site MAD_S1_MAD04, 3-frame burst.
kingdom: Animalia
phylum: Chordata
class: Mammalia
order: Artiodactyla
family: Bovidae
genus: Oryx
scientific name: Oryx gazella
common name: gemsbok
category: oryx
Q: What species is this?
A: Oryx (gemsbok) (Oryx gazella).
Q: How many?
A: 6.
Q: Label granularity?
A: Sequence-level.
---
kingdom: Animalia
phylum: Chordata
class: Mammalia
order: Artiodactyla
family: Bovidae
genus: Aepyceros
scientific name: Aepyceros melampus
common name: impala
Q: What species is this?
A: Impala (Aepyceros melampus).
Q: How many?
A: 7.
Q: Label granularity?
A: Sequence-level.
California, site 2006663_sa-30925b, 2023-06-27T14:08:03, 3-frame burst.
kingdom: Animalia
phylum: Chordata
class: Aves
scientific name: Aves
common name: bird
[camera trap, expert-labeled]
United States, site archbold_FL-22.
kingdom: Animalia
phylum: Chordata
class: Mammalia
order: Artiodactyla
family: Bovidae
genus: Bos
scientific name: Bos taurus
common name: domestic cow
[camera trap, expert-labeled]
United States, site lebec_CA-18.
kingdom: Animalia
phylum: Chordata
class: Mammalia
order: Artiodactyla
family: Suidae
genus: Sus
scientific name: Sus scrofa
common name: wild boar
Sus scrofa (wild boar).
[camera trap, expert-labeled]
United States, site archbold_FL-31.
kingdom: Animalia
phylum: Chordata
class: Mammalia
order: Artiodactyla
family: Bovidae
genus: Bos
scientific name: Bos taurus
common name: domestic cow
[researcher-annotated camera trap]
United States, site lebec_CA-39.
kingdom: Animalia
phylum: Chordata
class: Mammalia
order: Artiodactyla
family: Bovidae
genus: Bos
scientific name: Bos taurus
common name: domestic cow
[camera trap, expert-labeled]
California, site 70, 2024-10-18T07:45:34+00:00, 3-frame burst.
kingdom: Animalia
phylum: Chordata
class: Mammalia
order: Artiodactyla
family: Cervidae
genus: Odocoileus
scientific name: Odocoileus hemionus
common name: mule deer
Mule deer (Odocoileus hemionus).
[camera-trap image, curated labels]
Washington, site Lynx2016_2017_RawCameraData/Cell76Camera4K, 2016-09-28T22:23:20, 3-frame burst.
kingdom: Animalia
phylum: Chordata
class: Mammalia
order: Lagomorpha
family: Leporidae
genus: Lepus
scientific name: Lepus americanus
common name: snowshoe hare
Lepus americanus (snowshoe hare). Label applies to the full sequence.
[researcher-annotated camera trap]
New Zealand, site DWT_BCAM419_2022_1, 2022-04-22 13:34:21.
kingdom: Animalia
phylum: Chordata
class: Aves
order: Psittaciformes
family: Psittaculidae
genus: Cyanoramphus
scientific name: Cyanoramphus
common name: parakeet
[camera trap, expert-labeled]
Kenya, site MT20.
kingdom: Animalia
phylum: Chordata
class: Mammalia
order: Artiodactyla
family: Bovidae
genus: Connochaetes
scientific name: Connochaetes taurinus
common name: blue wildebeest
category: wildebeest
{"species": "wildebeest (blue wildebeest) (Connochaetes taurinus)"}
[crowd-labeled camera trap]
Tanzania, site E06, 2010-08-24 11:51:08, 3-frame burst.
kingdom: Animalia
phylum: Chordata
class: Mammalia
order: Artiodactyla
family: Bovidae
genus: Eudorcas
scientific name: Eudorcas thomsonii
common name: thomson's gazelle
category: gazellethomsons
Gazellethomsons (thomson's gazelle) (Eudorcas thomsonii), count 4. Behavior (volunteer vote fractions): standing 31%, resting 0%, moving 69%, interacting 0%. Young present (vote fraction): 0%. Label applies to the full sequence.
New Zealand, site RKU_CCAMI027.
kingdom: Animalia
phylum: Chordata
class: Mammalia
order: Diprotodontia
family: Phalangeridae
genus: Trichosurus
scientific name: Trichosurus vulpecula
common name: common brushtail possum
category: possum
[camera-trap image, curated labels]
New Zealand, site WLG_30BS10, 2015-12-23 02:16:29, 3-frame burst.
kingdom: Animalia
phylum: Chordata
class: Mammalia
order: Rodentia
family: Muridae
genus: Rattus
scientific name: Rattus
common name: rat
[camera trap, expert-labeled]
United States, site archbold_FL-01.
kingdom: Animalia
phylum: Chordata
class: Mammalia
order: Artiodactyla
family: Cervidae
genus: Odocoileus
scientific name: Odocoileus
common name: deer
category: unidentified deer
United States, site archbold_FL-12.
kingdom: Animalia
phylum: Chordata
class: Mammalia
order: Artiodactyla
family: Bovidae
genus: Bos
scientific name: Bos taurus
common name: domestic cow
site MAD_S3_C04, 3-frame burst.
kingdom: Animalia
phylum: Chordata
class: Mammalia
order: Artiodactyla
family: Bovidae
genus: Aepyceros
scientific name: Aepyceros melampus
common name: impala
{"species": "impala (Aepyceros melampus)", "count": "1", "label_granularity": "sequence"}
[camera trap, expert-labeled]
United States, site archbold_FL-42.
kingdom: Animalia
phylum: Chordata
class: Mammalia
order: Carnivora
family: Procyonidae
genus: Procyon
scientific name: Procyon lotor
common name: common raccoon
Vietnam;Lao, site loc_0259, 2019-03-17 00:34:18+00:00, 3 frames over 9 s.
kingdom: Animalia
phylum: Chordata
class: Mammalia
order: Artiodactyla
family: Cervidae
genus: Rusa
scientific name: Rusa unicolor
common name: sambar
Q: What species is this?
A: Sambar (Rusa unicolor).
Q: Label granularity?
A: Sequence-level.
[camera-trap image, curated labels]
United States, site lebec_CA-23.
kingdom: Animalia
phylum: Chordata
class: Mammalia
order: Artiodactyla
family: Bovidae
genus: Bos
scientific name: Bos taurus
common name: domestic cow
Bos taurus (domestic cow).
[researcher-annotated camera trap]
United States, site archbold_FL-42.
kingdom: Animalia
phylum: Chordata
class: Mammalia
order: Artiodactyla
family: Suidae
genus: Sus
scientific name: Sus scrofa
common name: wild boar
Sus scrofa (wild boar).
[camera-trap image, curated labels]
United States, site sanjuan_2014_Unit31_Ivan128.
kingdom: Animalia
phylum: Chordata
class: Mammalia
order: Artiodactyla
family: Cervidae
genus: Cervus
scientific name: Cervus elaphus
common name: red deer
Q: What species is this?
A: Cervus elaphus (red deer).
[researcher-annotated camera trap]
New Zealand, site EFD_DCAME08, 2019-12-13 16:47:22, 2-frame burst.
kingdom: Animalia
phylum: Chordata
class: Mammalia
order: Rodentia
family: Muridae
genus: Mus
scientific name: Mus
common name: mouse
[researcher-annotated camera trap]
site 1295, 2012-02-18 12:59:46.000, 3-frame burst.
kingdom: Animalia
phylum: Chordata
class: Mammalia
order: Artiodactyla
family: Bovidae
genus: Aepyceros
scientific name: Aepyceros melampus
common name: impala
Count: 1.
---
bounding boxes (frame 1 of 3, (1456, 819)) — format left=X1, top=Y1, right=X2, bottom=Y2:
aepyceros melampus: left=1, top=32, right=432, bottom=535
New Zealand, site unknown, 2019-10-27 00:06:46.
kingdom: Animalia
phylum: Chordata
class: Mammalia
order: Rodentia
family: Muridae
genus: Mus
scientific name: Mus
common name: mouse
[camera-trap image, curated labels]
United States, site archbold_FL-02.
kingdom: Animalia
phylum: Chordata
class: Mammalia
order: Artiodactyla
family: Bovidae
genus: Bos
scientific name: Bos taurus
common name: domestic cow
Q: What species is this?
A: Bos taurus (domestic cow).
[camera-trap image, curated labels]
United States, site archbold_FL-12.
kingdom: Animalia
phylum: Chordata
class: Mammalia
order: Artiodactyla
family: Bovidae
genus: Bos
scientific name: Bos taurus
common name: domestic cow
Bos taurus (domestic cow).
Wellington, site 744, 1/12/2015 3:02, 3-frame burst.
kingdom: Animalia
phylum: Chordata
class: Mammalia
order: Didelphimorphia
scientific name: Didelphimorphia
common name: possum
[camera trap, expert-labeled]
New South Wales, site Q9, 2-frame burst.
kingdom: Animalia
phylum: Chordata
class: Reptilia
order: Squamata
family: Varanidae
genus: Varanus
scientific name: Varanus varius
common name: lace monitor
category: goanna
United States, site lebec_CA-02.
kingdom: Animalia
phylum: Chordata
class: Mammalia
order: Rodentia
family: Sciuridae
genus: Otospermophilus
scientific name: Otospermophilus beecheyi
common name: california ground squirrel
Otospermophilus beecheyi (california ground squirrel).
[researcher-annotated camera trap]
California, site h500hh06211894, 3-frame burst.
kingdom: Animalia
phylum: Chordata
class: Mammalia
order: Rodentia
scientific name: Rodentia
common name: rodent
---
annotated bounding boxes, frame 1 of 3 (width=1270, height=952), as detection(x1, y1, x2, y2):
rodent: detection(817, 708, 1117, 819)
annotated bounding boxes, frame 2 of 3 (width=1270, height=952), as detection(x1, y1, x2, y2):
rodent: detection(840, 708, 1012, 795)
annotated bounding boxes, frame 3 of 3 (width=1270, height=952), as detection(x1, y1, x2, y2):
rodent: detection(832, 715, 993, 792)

**What you have to do**. Please output the lines of the listing above that fall in the stretch from the one with "genus: Trichosurus" through the one with "genus: Rattus", exactly and only those.

**Exercise response**.
genus: Trichosurus
scientific name: Trichosurus vulpecula
common name: common brushtail possum
category: possum
[camera-trap image, curated labels]
New Zealand, site WLG_30BS10, 2015-12-23 02:16:29, 3-frame burst.
kingdom: Animalia
phylum: Chordata
class: Mammalia
order: Rodentia
family: Muridae
genus: Rattus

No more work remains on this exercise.